## BAGIAN DOKUMEN
▬▬▬▬▬▬

Sosok Samin Surosentiko cenderung dilekati stigma negatif oleh
masyarakat. Padahal, ajaran dan prilakunya banyak mengandung nilai-nilai
positif sebagai kearifan lokal. Bagaimana bisa mengubah stigma negatif
yang telanjur melekat pada sosok Samin ?
Ditulis oleh Sunaryo
================
Tulisan ini berawal dari peristiwa yang tidak terduga saat awal Ramadhan
lalu penulis mudik ke kampung halaman di Jepara untuk nyadran. Hari
itu, sebut saja Yu Yati, yang sedang menjaga warungnya didatangi oleh
laki-laki paruh baya yang tinggal tak jauh dari warungnya. Sehari-hari
Yu Yati memanggilnya dengan Lik Jas.
Begitu datang serta merta Lik Jas meminta izin untuk membawa pupuk
setengah kuintal dari warungnya. Yu Yati mengizinkan dengan catatan
tidak terlalu lama. Ditunggu seminggu , Lik Jas tidak kunjung datang ke
warung untuk membayar pupuk. Akhirnya, Yu Yati menyuruh anaknya untuk
menagih uang pupuk. Akan tetapi, di sana justru terjadi selisih paham.
Lik Jas tidak mau membayar dengan dalih tidak pernah mengatakan kalau
hutang pupuk. “Saya kan tidak pernah bilang hutang pupuk dari emakmu.
Saya hanya bilang ingin membawa pupuk dari rumahmu. Dan ternyata emakmu
membolehkan,” begitu kilah Lik Jas. Akibat sikap Lik Jas tersebut, Yu
Yati mendatangkan beberapa warga untuk ngrumpyung Lik Jas. Karena kalah
argumentasi dengan warga dan merasa terdesak, ia mengaku khilaf dan
bersedia membayar di kemudian hari.
Setelah itu Yu Yati menjelaskan duduk persolannya kepada warga. Namun
yang tidak mengenakkan, setelah mendengar penjelasan tersebut warga
seolah dikomanado,” Dasar samin, bawa pupuk kok tidak mau bayar!” Dari
peristiwa tersebut menyeruak pertanyaan-pertanyaan liar di kepala
penulis. Betulkah Lik Jas merupakan bagian dari komunitas samin ?

▬▬▬▬▬▬

## DAFTAR DATA
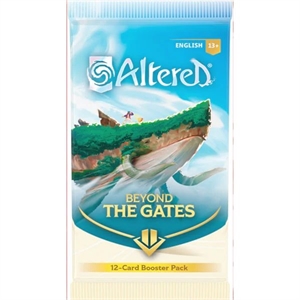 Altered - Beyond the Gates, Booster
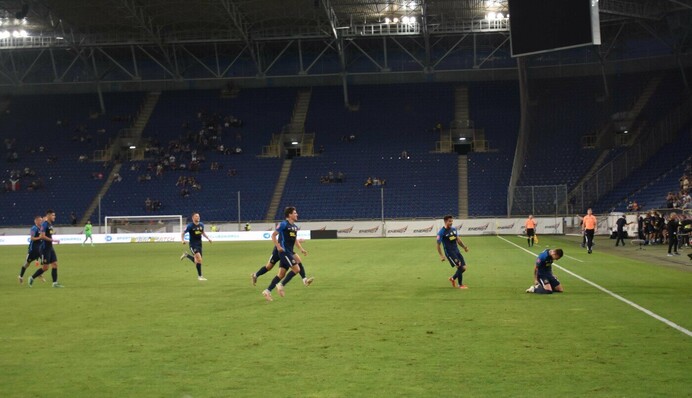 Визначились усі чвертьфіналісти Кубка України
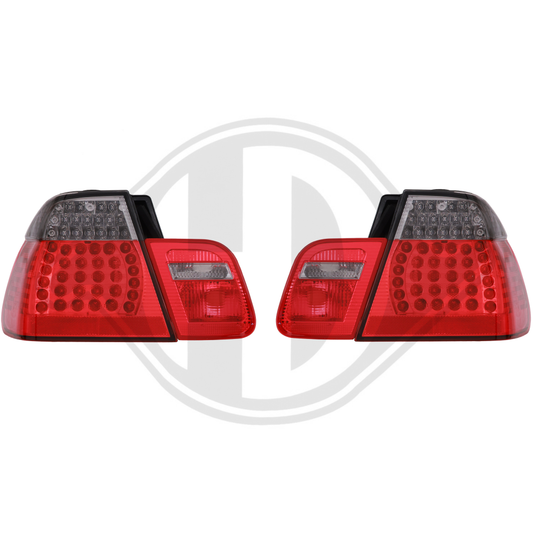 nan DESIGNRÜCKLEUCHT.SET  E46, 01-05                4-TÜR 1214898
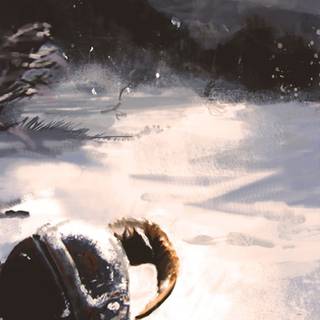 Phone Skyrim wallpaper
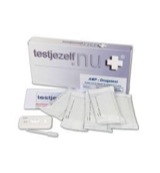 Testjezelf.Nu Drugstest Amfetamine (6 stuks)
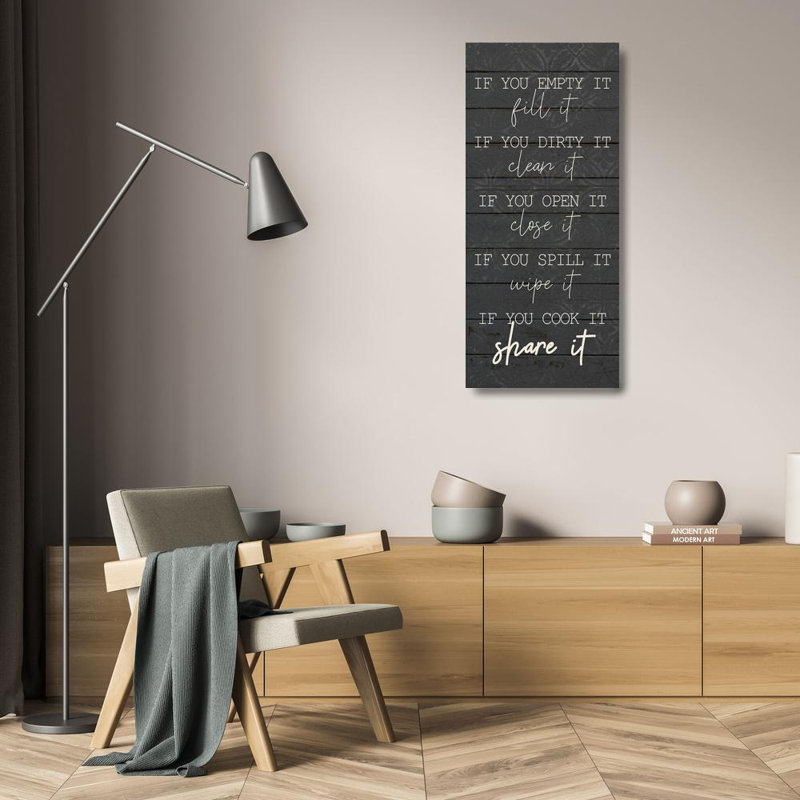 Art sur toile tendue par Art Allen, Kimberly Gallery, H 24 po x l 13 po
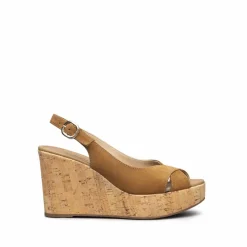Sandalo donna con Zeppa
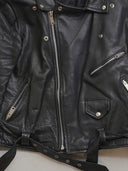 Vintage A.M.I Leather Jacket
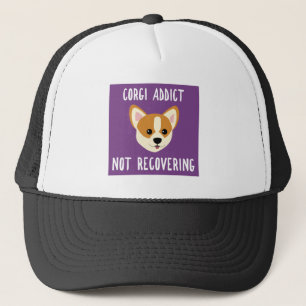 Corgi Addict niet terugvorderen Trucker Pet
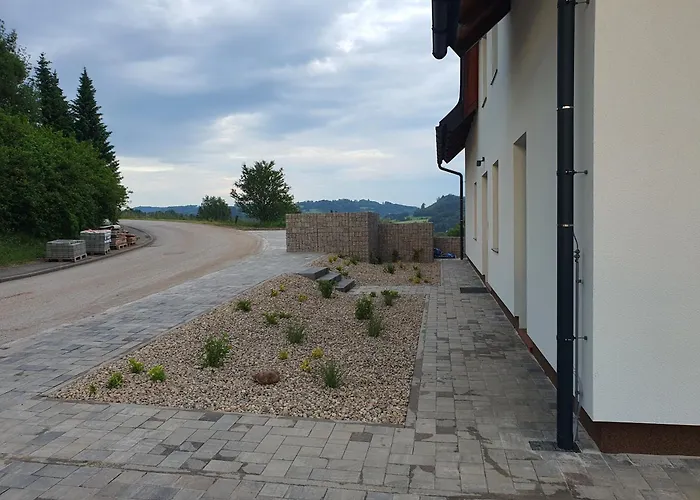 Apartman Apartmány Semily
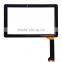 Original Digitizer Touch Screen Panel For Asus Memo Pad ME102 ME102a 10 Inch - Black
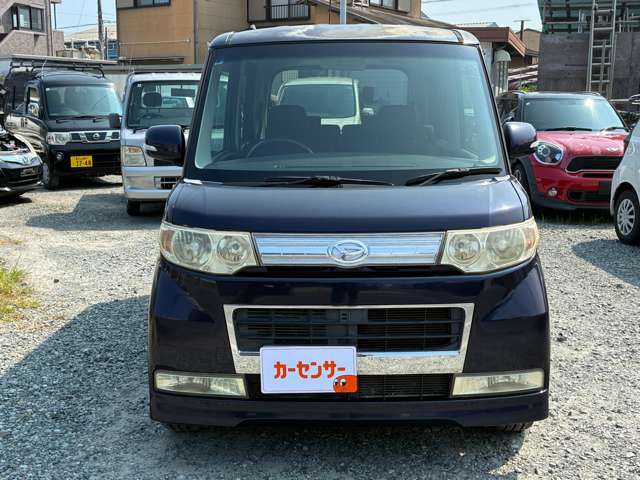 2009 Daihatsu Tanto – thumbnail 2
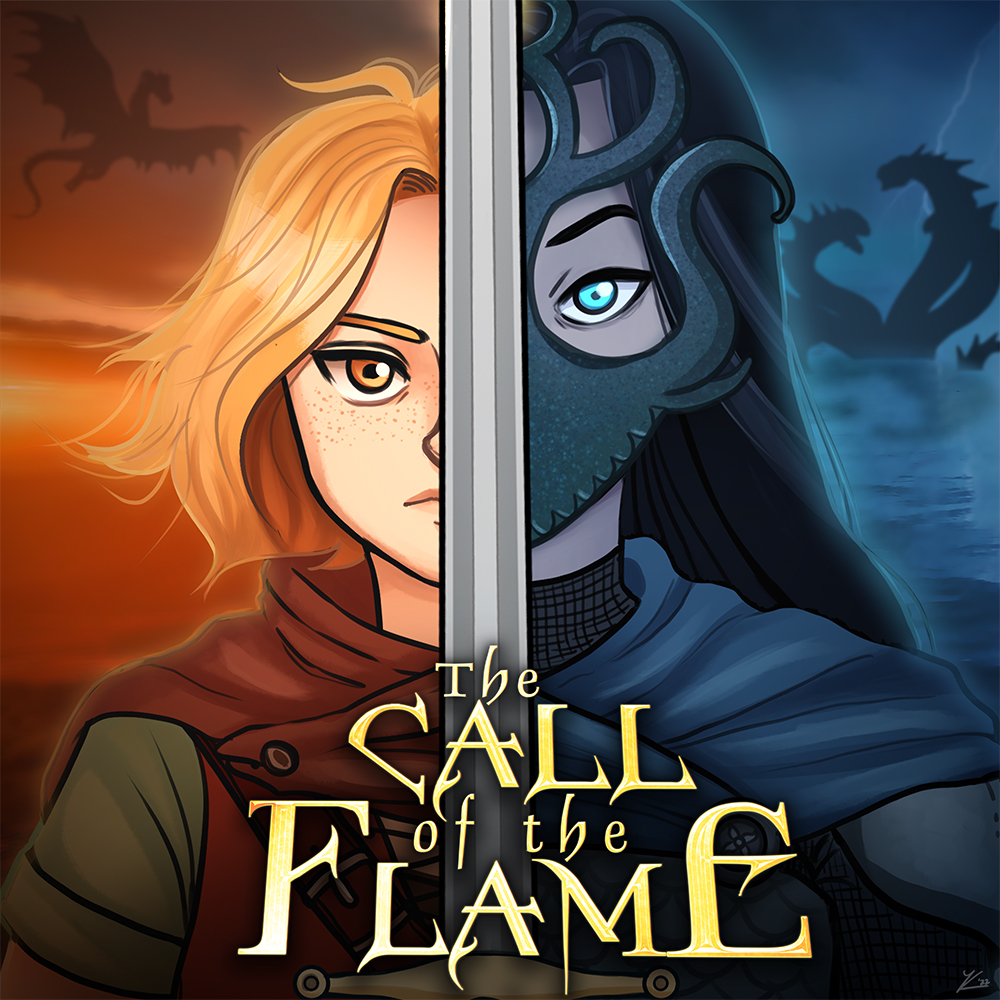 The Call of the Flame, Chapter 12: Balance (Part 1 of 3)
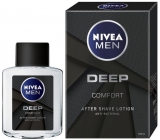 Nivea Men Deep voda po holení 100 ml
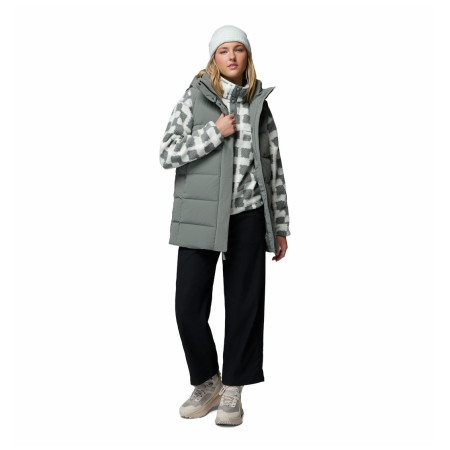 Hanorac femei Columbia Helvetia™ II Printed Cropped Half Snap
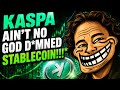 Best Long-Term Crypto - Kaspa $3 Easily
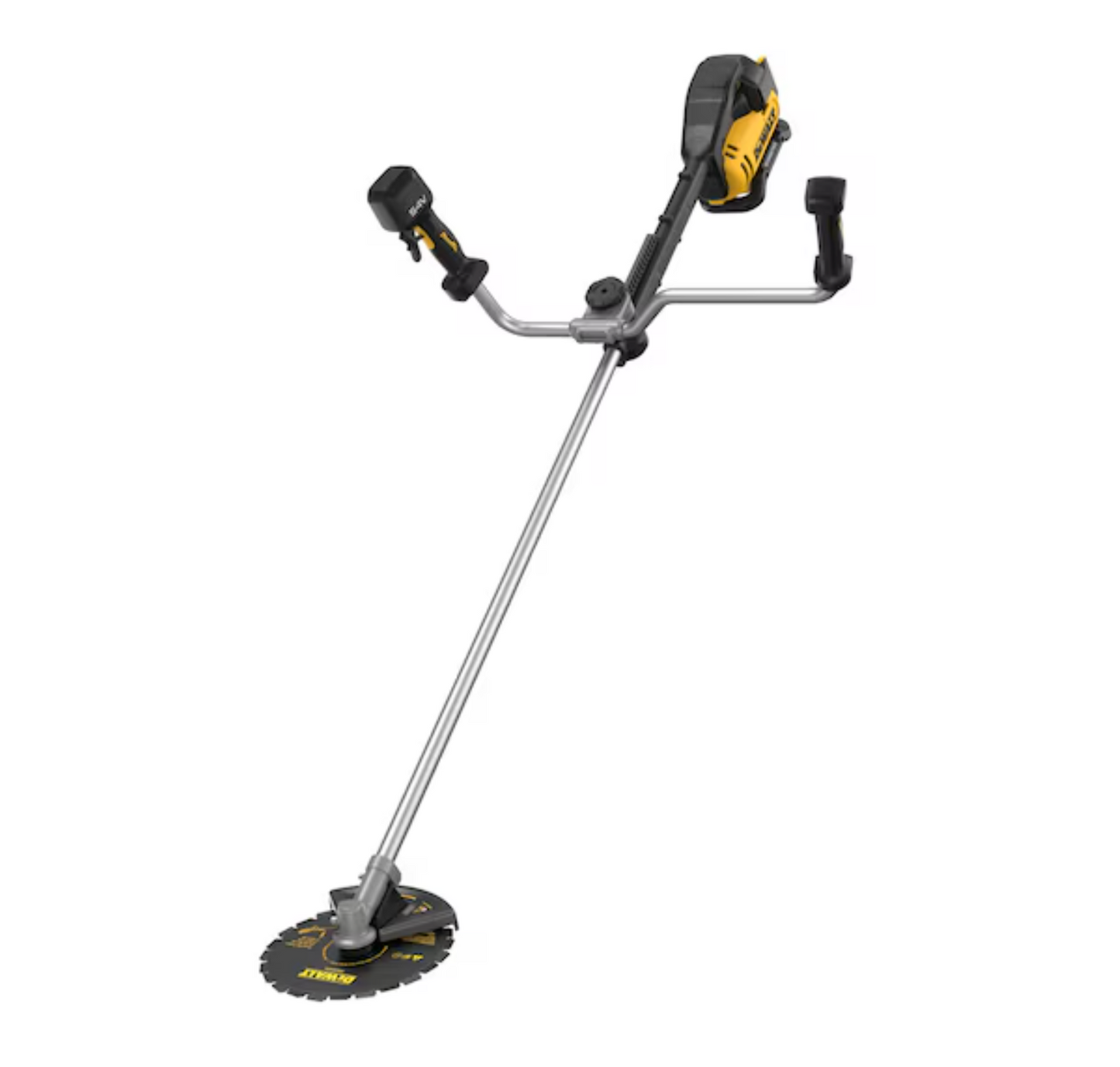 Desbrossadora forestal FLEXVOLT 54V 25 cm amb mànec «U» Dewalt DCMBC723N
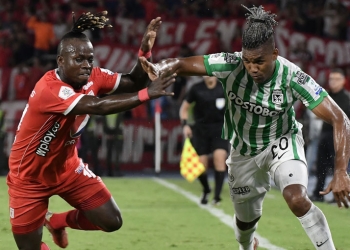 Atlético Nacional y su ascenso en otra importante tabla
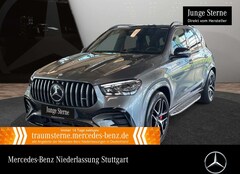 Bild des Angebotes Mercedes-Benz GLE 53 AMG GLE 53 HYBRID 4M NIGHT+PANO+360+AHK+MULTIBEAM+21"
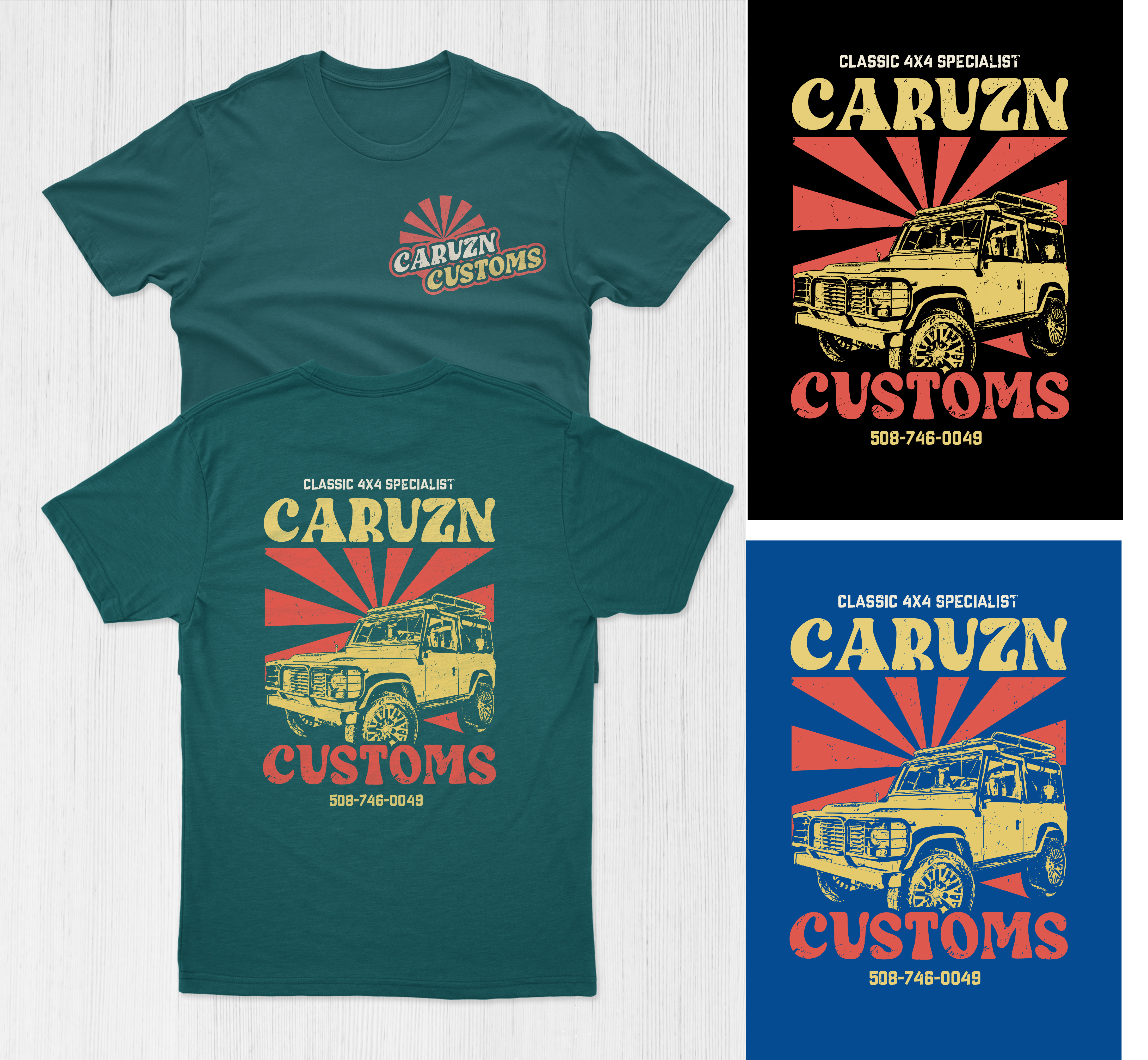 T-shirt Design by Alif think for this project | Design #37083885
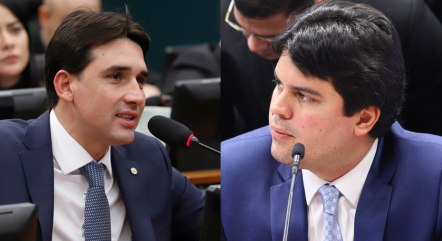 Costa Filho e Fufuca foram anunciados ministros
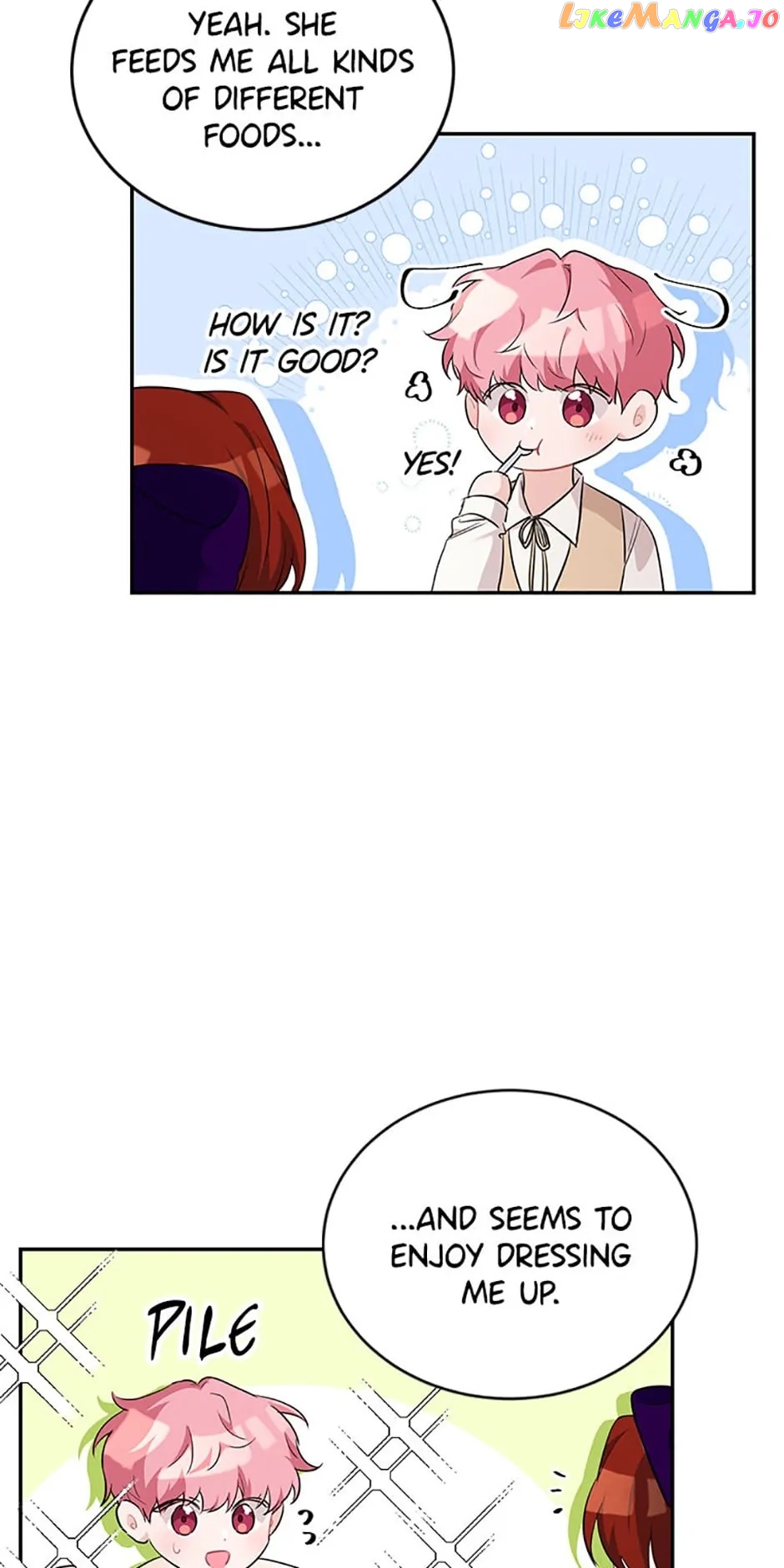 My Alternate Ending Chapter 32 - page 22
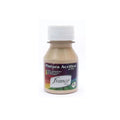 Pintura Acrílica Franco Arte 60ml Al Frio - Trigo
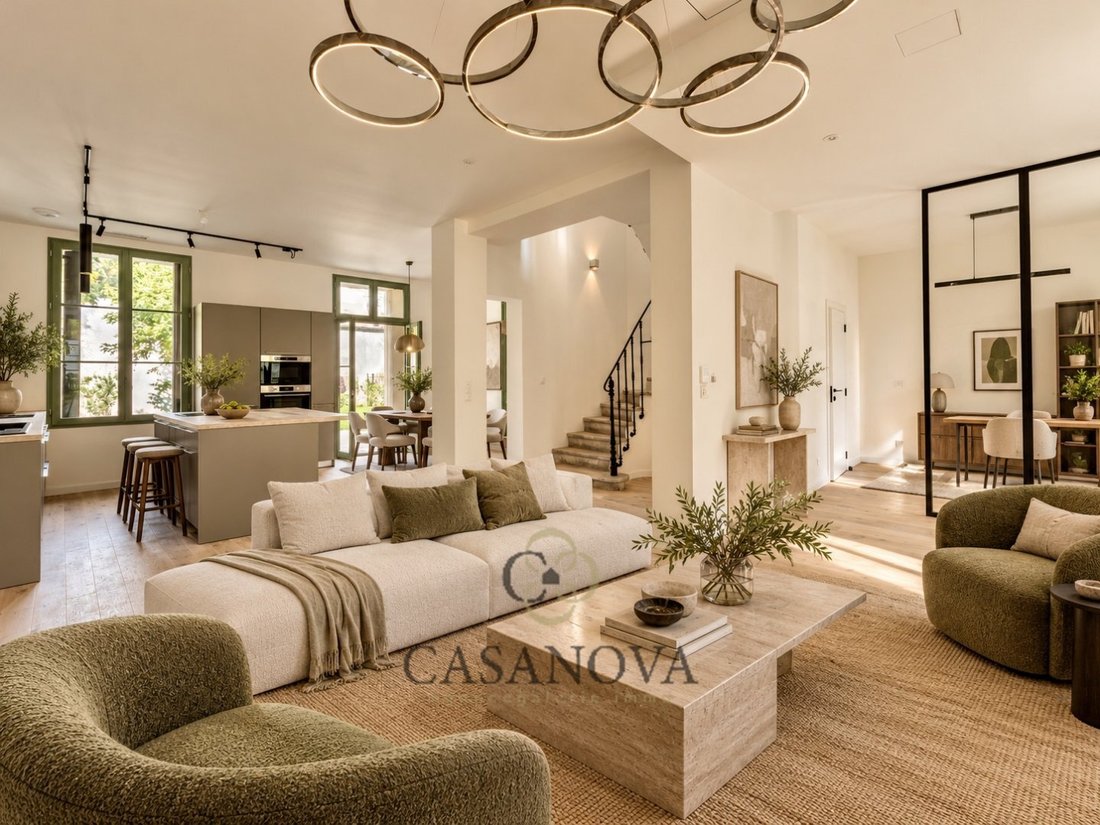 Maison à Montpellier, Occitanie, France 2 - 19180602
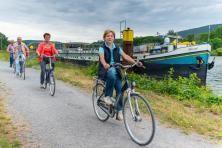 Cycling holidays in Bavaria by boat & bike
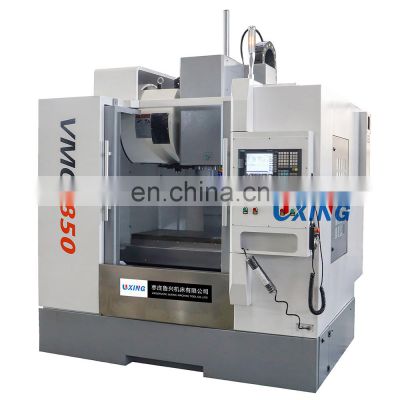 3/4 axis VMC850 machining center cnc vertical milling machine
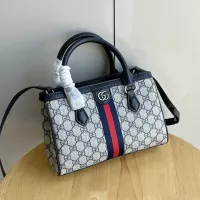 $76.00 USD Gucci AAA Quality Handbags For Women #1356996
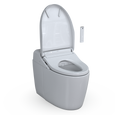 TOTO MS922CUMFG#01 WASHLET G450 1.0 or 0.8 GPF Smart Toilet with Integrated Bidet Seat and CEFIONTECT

▬▬▬▬▬▬

## INSTRUKSI TUGAS 1
Menurut artikel tentang Samin, mengapa Lik Jas akhirnya mengaku khilaf? Jawab dalam satu atau dua kalimat.
## INSTRUKSI TUGAS 2
Ringkaslah artikel tentang Samin dalam dua kalimat.
## INSTRUKSI TUGAS 3
Jawablah pertanyaan berikut berdasarkan artikel tentang Samin.
(a) Berapa banyak pupuk yang diminta Lik Jas dari warung Yu Yati?
(b) Untuk apa penulis mudik ke Jepara pada awal Ramadhan?
(c) Siapa penulis artikel ini?

## KOLOM JAWABAN 1
Lik Jas mengaku khilaf karena kalah argumentasi dengan warga yang didatangkan Yu Yati dan merasa terdesak. Ia lalu bersedia membayar pupuk di kemudian hari.

## KOLOM JAWABAN 2
Sosok Samin Surosentiko cenderung dilekati stigma negatif oleh masyarakat, padahal ajaran dan perilakunya banyak mengandung nilai positif sebagai kearifan lokal. Penulis lalu menceritakan peristiwa di Jepara ketika Lik Jas membawa pupuk dari warung Yu Yati tetapi tidak mau membayar, sehingga warga berseru "Dasar samin", dan penulis pun bertanya-tanya apakah Lik Jas memang bagian dari komunitas Samin.

## KOLOM JAWABAN 3
(a) Setengah kuintal.
(b) Untuk nyadran.
(c) Sunaryo.